Nous regrettons que notre exécutif n’ait pas profité de cette opportunité pour revenir aux termes de l’initiative. En s’écartant de son texte initial, le Conseil fédéral crée des mécontentements dans les deux camps. Chez les initiants tout d’abord avec l’assouplissement des conditions d’octroi des primes d’embauche ainsi que des indemnités pour prohibition de concurrence, mais également chez les opposants avec notamment en ce qui concerne les dispositions prises au sujet du rapport de rémunération et sa soumission au contrôle de l’organe de révision.
Certains participants à la procédure de consultation sont d’avis que la transposition de l’ORAb dans une loi formelle ne constitue pas une urgence en soi et, à la vue du présent projet, qu’il conviendrait de reporter ces modifications.
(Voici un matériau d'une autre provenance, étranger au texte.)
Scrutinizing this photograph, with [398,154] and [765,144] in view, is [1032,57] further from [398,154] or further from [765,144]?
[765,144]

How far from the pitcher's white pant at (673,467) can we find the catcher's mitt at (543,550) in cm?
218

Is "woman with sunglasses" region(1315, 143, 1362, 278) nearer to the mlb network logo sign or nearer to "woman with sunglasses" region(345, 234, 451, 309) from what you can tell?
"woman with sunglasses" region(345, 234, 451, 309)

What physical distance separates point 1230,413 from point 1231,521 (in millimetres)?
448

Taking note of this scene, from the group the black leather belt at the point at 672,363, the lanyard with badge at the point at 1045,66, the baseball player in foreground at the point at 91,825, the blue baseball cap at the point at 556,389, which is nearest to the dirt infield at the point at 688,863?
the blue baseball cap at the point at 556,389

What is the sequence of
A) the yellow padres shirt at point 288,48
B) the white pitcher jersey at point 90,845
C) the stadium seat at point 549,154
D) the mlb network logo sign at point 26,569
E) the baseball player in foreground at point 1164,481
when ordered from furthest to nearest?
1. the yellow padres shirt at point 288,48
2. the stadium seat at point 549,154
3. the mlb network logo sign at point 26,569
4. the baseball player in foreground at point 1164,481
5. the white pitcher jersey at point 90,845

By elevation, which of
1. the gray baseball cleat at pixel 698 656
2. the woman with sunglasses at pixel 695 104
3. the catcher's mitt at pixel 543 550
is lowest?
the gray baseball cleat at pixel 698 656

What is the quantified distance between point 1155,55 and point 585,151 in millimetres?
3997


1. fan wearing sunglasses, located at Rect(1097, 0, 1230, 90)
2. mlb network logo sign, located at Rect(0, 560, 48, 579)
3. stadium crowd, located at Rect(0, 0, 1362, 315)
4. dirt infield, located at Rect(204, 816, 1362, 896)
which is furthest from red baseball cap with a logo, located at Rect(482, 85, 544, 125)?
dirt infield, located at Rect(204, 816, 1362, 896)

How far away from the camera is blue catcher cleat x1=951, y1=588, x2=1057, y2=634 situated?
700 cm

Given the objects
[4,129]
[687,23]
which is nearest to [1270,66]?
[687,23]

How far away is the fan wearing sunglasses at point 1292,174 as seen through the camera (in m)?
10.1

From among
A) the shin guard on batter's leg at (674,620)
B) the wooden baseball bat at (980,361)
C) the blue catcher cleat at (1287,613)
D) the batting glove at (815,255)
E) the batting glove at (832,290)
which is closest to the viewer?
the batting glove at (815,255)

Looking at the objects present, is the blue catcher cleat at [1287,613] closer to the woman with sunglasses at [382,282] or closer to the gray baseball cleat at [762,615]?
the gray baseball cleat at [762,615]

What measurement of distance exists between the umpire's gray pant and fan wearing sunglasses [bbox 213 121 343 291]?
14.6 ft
Ils insistent sur le fait qu’avec la conjoncture actuelle, il serait plus avisé d’observer l’application de l’ORAb sur un terme plus long, pour ensuite pouvoir la transposer de la façon la plus adaptée possible. Par un souci de sécurité juridique, ils souhaiteraient également voir les éléments dépassant le cadre de l’ordonnance être écartés. Cela notamment afin d’éviter de nouveaux coûts aux sociétés. Suite aux éléments exposés dans ce présent article, nous ne pouvons que soutenir cette prise de proposition.